### [Short exercise A]
According to the tiramisu comments, in what order does the reply suggest combining the yolks, sugar, and mascarpone?
### [Short exercise B]
Reproduce the tiramisu comments from "Really Mumba? To" up to and including "stop beating them?".
### [Short exercise C]
Translate this sentence from the tiramisu comments into Spanish: "Perhaps overbeating could be an issue as well, but I’ve never seen it and I like to beat things quite thoroughly."

### [Selected text]

·····

As for being watery – I never had that problem. One thing I could imagine would be that when you beat the egg-whites and let them rest for a long time or in a warm place before using them, parts of them will become liquid again. If you drop all of the egg-whites into the rest in one go, you may not notice some liquid coming in as well. If that’s the case (it easily happens if you are trying to do twice the amount in one go) try storing the egg-whites in the fridge after you beat them or just use the solidly whipped part of them.
Tsk.. tsk.. tsk…
poor lisa, she waited for 3 years for an answer.
Really Mumba? To me it looks like she only had to wait 6 hours and 49 minutes…
Hi, I tried making tiramisu with lots of enthusiasm at the start today, but gradually, i was disheartened when the mascarpone cheese and egg yolk turned lumpy when they were beating together. What could be the problem, is it over beating the egg yolk and cheese? How do I know when to stop beating them?
No real idea what could be going wrong. Did you do things step by step: first beating the yolks a bit, then adding the sugar and only then adding the mascarpone? I could imagine that doing all of them at the same time could lead to problems.
Perhaps overbeating could be an issue as well, but I’ve never seen it and I like to beat things quite thoroughly.
Good luck for your further attempts! I’m sure it’ll work out.

·····

### [Provided material]
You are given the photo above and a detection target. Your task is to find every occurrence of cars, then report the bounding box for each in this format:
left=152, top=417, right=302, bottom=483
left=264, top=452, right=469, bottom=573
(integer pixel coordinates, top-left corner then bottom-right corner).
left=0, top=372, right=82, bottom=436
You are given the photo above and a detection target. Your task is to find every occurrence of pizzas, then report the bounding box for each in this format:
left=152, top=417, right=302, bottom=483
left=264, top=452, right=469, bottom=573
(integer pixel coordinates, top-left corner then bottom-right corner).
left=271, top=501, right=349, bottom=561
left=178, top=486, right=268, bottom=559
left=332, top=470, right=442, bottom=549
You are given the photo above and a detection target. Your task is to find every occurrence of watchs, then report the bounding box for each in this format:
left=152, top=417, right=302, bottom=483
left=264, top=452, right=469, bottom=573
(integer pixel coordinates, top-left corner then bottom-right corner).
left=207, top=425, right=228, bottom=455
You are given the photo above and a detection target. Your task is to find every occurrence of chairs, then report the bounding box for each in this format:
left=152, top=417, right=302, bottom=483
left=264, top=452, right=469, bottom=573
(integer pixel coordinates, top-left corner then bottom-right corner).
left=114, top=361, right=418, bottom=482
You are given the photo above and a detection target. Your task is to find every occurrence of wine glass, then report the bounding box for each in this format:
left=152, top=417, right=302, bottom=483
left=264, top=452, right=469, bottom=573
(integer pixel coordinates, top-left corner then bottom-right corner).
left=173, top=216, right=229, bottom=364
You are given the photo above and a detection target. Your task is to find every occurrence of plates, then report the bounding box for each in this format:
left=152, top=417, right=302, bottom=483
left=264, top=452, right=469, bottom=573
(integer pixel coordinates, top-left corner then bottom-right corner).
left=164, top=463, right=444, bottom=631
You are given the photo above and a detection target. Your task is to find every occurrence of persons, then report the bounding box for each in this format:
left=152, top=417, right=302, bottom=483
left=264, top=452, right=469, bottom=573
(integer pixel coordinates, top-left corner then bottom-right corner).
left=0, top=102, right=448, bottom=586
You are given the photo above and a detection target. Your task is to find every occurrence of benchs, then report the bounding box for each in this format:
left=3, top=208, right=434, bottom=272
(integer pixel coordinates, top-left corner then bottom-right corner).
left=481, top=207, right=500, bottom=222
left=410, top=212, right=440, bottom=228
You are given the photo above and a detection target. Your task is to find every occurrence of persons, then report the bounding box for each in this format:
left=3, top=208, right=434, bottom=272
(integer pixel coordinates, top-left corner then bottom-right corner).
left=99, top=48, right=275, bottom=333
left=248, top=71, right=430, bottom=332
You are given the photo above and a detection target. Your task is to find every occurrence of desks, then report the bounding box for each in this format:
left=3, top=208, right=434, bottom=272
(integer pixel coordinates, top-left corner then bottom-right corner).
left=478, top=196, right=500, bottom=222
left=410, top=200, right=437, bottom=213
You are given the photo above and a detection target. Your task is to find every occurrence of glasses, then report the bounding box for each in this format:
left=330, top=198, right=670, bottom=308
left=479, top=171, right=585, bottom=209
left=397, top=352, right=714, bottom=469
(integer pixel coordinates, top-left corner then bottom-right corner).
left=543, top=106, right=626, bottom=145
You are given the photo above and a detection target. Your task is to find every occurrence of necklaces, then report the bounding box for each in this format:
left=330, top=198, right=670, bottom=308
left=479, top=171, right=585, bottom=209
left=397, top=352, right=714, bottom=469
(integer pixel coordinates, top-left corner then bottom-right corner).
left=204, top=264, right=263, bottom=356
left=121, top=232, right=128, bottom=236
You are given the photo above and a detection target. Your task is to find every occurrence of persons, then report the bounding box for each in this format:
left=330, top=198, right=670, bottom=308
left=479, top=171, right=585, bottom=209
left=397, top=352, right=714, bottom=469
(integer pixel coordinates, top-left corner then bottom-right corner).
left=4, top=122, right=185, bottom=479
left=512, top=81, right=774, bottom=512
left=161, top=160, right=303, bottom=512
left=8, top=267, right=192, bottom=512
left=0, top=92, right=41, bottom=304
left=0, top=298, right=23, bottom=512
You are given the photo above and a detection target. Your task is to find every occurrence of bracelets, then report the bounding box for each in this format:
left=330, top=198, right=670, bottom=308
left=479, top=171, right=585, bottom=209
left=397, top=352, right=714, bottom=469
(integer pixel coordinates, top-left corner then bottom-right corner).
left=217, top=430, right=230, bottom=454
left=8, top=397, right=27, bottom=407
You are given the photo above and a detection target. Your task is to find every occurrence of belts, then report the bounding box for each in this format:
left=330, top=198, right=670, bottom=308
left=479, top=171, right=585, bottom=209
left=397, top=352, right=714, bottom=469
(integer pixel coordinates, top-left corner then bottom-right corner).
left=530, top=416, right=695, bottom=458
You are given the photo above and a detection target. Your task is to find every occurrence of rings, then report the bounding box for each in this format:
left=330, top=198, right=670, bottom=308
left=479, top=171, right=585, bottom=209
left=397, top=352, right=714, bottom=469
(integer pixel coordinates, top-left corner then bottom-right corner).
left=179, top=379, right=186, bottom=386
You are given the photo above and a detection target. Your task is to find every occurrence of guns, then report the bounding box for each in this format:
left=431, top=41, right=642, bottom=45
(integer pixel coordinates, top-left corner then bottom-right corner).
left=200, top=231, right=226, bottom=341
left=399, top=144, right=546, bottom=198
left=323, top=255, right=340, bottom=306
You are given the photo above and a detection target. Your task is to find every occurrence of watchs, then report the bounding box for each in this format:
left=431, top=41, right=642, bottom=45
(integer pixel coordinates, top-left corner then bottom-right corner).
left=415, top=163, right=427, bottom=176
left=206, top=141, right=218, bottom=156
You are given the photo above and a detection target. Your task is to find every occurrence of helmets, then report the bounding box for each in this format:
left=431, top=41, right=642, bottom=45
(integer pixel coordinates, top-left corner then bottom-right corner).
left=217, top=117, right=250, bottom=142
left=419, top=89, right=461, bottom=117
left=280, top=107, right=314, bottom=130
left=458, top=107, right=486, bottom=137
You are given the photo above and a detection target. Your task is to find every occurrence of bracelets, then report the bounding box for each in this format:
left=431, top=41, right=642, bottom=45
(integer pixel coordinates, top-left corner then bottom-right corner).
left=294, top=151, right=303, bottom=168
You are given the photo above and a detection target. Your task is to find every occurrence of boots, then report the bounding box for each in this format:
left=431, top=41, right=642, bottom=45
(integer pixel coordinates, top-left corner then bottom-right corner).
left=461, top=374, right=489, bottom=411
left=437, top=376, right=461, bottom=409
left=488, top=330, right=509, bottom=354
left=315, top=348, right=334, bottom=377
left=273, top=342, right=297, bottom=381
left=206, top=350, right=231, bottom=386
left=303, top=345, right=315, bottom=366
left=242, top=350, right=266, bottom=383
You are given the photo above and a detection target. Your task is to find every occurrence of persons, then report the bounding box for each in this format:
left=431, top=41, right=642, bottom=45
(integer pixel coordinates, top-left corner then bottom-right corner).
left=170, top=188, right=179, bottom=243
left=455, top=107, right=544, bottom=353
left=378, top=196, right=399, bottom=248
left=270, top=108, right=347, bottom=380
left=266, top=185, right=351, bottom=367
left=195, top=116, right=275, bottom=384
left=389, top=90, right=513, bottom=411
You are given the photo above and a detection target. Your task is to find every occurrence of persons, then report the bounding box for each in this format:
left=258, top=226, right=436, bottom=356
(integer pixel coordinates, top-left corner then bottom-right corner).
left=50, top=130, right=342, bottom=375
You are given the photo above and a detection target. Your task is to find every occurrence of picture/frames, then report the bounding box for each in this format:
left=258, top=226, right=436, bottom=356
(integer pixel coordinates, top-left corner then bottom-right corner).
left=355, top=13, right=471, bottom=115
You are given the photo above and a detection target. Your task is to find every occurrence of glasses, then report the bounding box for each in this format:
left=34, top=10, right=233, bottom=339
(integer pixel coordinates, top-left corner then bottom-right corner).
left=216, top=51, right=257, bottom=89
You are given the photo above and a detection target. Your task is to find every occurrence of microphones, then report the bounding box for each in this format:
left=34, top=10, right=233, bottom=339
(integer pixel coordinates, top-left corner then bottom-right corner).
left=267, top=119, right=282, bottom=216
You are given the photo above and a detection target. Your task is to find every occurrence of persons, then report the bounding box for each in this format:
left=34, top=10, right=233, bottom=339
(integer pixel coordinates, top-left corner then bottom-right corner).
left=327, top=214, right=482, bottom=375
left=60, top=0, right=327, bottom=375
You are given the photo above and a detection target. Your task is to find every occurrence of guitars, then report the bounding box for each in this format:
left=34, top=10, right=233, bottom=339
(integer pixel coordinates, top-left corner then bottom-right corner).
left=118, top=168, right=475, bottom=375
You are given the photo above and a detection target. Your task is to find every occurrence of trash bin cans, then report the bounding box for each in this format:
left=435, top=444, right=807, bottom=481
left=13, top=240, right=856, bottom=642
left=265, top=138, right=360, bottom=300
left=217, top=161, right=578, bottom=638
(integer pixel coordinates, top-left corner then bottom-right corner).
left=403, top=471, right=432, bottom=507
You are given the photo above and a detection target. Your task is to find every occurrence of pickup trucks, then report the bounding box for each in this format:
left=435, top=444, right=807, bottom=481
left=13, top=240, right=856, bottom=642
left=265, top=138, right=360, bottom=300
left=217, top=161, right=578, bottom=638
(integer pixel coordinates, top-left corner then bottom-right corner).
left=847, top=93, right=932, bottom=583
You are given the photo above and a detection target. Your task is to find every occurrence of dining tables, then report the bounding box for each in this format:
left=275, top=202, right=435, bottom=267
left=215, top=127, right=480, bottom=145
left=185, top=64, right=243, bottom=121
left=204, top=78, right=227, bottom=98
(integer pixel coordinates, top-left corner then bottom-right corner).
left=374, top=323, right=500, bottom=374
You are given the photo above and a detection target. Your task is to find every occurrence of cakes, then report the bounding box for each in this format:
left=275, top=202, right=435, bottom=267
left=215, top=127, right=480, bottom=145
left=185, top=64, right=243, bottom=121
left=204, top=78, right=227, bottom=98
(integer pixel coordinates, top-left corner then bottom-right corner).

·····

### [Result A]
First beat the yolks a bit, then add the sugar, and only then add the mascarpone.

### [Result B]
Really Mumba? To me it looks like she only had to wait 6 hours and 49 minutes…
Hi, I tried making tiramisu with lots of enthusiasm at the start today, but gradually, i was disheartened when the mascarpone cheese and egg yolk turned lumpy when they were beating together. What could be the problem, is it over beating the egg yolk and cheese? How do I know when to stop beating them?

### [Result C]
Quizás batir en exceso también podría ser un problema, pero nunca lo he visto y me gusta batir las cosas bastante a fondo.